Se existe uma beleza dolorosa na vida que Deus criou, então uma parte dessa beleza é a movimentação deste homem, que tem o peito largo, bem desenhado, forte, braços robustos e mãos de ferro. Traz sempre uma camisa lavada e engomada e enfiada nos calções fortificados por um cinto fino, numa cintura fina que parece de um leão sereno, mas muito feroz. As pernas, a partir dos joelhos até a ponta dos pés, são inúteis. A vida parece terminar nos joelhos, enrijecidos pelas pedras do caminho e pela própria areia.

É um belo espectáculo vê-lo arrastar-se, com a sua criança ao lado, que afaga, de quando em quando, o lombo do homem, como que estando a dizer: cuidado papá! E ele avança. Resoluto. Conhece muito bem o caminho que se propôs trilhar, ou o caminho que a vida lhe oferece. Parece estar a levitar, quando rasteja. Dá a impressão de estar a dançar uma música que, nós – humanos normais – não vamos ouvir. Mas ele dança com o peito e os braços e cintura, fina de leão.

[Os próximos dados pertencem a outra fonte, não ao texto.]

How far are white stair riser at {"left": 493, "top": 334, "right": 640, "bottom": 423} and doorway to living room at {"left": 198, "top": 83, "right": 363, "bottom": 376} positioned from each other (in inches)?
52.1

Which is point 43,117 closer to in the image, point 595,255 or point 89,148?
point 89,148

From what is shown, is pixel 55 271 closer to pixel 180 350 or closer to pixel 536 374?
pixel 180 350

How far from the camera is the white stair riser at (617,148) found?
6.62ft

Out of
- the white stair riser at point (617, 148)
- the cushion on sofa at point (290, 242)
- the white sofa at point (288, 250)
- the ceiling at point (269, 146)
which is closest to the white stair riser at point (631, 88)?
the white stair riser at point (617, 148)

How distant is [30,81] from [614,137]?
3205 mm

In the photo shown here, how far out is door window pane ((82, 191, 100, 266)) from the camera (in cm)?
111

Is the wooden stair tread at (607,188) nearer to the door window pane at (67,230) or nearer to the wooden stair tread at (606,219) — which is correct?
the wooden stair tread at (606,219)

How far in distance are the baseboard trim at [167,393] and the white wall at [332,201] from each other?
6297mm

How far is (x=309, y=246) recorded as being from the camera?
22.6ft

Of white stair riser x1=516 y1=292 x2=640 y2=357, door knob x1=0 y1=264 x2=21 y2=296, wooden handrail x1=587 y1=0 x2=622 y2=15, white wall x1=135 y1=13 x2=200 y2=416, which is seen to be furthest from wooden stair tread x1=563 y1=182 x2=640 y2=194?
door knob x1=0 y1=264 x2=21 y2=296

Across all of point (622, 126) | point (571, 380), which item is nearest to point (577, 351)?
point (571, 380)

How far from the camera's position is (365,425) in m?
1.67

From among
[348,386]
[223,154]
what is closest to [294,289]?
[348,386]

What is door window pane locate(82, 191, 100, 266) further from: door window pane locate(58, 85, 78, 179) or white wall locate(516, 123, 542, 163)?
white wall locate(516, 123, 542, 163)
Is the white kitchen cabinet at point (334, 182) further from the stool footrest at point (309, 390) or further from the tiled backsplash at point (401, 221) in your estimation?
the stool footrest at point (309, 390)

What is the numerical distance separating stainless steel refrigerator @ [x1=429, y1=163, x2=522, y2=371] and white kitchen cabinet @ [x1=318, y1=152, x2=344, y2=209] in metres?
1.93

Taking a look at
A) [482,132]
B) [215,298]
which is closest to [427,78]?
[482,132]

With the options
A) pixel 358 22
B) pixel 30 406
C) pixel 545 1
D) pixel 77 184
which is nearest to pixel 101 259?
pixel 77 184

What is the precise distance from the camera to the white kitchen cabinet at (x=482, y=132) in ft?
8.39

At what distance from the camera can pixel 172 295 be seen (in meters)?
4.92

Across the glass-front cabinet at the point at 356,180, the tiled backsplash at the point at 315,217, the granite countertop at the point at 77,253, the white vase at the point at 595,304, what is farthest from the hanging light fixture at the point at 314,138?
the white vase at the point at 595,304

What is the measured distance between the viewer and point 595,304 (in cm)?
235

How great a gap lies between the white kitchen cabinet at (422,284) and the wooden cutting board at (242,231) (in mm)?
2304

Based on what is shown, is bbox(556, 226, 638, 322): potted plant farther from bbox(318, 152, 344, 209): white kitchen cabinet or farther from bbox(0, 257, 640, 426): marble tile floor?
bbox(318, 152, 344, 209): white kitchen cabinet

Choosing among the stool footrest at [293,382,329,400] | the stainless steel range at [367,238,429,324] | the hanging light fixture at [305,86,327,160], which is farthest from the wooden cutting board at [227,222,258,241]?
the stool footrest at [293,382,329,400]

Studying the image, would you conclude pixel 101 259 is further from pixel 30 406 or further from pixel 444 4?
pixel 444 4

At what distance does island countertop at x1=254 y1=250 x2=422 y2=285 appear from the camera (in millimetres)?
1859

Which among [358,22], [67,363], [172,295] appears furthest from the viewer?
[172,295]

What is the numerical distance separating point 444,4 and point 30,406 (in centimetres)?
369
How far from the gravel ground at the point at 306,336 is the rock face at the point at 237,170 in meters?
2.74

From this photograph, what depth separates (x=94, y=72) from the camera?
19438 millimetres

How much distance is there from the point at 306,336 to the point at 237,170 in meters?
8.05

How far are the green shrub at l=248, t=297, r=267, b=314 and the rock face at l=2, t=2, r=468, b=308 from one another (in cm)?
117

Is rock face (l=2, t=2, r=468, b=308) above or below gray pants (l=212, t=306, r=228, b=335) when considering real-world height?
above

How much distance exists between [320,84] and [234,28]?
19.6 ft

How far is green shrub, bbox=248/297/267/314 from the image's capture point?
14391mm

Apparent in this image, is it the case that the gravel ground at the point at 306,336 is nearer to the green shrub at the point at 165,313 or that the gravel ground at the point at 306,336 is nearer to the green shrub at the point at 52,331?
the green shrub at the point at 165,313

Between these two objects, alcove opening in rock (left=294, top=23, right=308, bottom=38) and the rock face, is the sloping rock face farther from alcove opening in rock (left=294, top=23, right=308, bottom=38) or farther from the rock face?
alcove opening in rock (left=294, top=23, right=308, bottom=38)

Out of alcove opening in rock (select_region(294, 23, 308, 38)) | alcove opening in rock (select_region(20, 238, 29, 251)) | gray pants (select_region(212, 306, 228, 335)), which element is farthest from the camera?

Ele nunca protege as mãos com luvas, nem os pés, com sapatos. E eu me pergunto: se um dia ele quiser devolver a carícia que a filha lhe faz nas costas, com aquelas mãos duras como as pedras, de que forma o fará? Certamente que vai morrer sem passar a mão pela face da filha, em amor. Ele provavelmente o deseje de forma ardente, porém, não pode ferir a pele suave e pura da filha. Ou, se o quiser fazer, terá que ser pelas costas dessas mesmas mãos, empedradas.

A filha sabe disso: sabe que o pai não a vai afagar com a doçura da palma das mãos. Mas sabe que o pai a ama muito. Ama muito a mãe, que aceitou que aquela cobra-leão dormisse com ela e fizesse aquela miúda, que leva todos os dias os livros no regaço e afaga as costas do homem, que desafia os carros que enchem as estradas, como quem diz: cuidado papá!